In-Depth
Architecture Anarchy and How to Survive It: God Save the Queen
Here it is, the new century, and amazingly enough, we’re still hearing raging debates about "top down" architectures versus "bottom up" construction approaches to building data warehouse and data mart systems. Those of us in the trenches had written this off as old news two years ago, and have been concentrating on building real business intelligence (BI) system solutions to solve real business problems with whichever architecture best fits the unique characteristics of the site. Those of us who actually build these systems for a living had long since recognized that both approaches are valid, both work and both end up at the same goal – the Enterprise Data Warehouse (EDW). But onward the debate rages, with the gurus surrounded by their polemists waging battle with speeches, white papers and surveys. The charges and counter-charges fly back and forth, with both sides claiming that theirs is the one, true, single way to build an EDW.
In the end, neither clan has served the industry well. Instead of a well-informed, educated market using both approaches where appropriate, we have a polarized world, with fanatical zealots clustered around their favorite guru, analysts spouting theory, vendors making their usual outrageous claims of certainty and the practitioner community largely left to fend for themselves in picking out the architectural pieces that truly work.

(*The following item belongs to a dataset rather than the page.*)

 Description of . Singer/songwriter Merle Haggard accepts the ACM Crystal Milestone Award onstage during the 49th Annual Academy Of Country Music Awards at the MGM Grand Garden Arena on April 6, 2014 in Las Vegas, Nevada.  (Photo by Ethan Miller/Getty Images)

How can you sort out the vendor supplied fear, uncertainty and doubt (FUD) from the hyperbole from the scant facts? Even more critical, how can you wade through the variety of data warehouse/data mart architectures and ensure that your organization is well equipped for today’s needs and tomorrow’s challenges?
This article will examine the alternative architectures available, some of the market forces that are shaping the current and future BI architecture environment, and factors to consider when choosing your architectural path.

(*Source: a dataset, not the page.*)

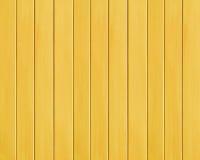 Fondo di legno di struttura della plancia colorato giallo Fotografia Stock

Let’s start by reviewing the basic choices in architectures and approaches.
Classic Enterprise Data Warehouse
The classic EDW is a hub and spoke design, consisting of a common and unique repository for enterprise information. It is a read-only environment made up of detailed and aggregated data that is fully cleansed and integrated, and includes extensive detailed history of transaction level data. Architecturally, the classic enterprise data warehouse delivered that priceless and elusive goal, a single version of the truth, primarily through subset, or dependent, data marts. The hub in the design is the EDW repository, the spokes are the feeds from the source systems to get the data in, and then out to subset data marts to deliver the information to the users.
The EDW is pure elegance in design, and is an easy sell to both technologists and the business. It’s a bit of a "no brainer" to approve the concept of getting all the data in one place, so you can deliver a "single version of the truth."
But, as in all things, anything that sounds too good to be true, probably is.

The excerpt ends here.